What is expected = Every line from the one containing "What distance do" to the final line of the material below must be reproduced exactly; leave out all other lines.
□ □ □ □
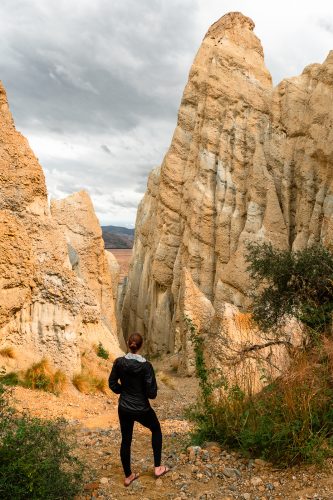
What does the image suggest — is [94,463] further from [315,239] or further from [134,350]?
[315,239]

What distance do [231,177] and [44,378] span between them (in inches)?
884

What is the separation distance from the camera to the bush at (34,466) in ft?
11.8

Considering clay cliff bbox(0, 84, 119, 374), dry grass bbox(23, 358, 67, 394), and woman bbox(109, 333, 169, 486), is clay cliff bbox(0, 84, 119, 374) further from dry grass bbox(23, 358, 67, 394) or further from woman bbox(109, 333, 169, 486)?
woman bbox(109, 333, 169, 486)

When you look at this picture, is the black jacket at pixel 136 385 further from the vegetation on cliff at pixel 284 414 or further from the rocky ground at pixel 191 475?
the vegetation on cliff at pixel 284 414

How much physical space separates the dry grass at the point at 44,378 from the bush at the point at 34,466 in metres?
5.14

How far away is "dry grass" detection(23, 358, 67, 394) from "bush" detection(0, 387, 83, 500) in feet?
16.9

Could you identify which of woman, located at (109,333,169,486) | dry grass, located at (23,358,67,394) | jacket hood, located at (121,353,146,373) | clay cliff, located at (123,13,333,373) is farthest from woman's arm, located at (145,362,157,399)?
clay cliff, located at (123,13,333,373)

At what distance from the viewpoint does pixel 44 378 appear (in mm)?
9305

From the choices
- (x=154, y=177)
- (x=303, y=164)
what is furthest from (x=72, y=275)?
(x=154, y=177)

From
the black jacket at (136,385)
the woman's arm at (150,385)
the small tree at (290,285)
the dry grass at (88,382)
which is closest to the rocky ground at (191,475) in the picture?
the black jacket at (136,385)

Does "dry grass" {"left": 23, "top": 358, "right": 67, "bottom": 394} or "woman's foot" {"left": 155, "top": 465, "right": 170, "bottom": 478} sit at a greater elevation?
□ □ □ □
Reply to the exercise =
What distance do [231,177] and [44,378] span between them (in inches)?
884

What is the separation distance from the camera to the bush at (34,466) in ft?
11.8

Considering clay cliff bbox(0, 84, 119, 374), dry grass bbox(23, 358, 67, 394), and woman bbox(109, 333, 169, 486), is clay cliff bbox(0, 84, 119, 374) further from dry grass bbox(23, 358, 67, 394) or further from woman bbox(109, 333, 169, 486)?
woman bbox(109, 333, 169, 486)

When you look at this picture, is the black jacket at pixel 136 385 further from the vegetation on cliff at pixel 284 414 or further from the rocky ground at pixel 191 475?
the vegetation on cliff at pixel 284 414

How much physical space separates the dry grass at the point at 44,378 from the bush at the point at 34,466 in metres?
5.14

How far away is "dry grass" detection(23, 358, 67, 394) from "bush" detection(0, 387, 83, 500) in feet?
16.9

Could you identify which of woman, located at (109,333,169,486) | dry grass, located at (23,358,67,394) | jacket hood, located at (121,353,146,373) | clay cliff, located at (123,13,333,373) is farthest from woman's arm, located at (145,362,157,399)?
clay cliff, located at (123,13,333,373)

At what distance from the viewpoint does pixel 44 378 appear (in mm)?
9305

From the choices
- (x=154, y=177)
- (x=303, y=164)
what is furthest from (x=72, y=275)?
(x=154, y=177)

From
the black jacket at (136,385)
the woman's arm at (150,385)
the small tree at (290,285)
the dry grass at (88,382)
which is closest to the rocky ground at (191,475) in the picture?
the black jacket at (136,385)

Does "dry grass" {"left": 23, "top": 358, "right": 67, "bottom": 394} or "woman's foot" {"left": 155, "top": 465, "right": 170, "bottom": 478} sit at a greater elevation?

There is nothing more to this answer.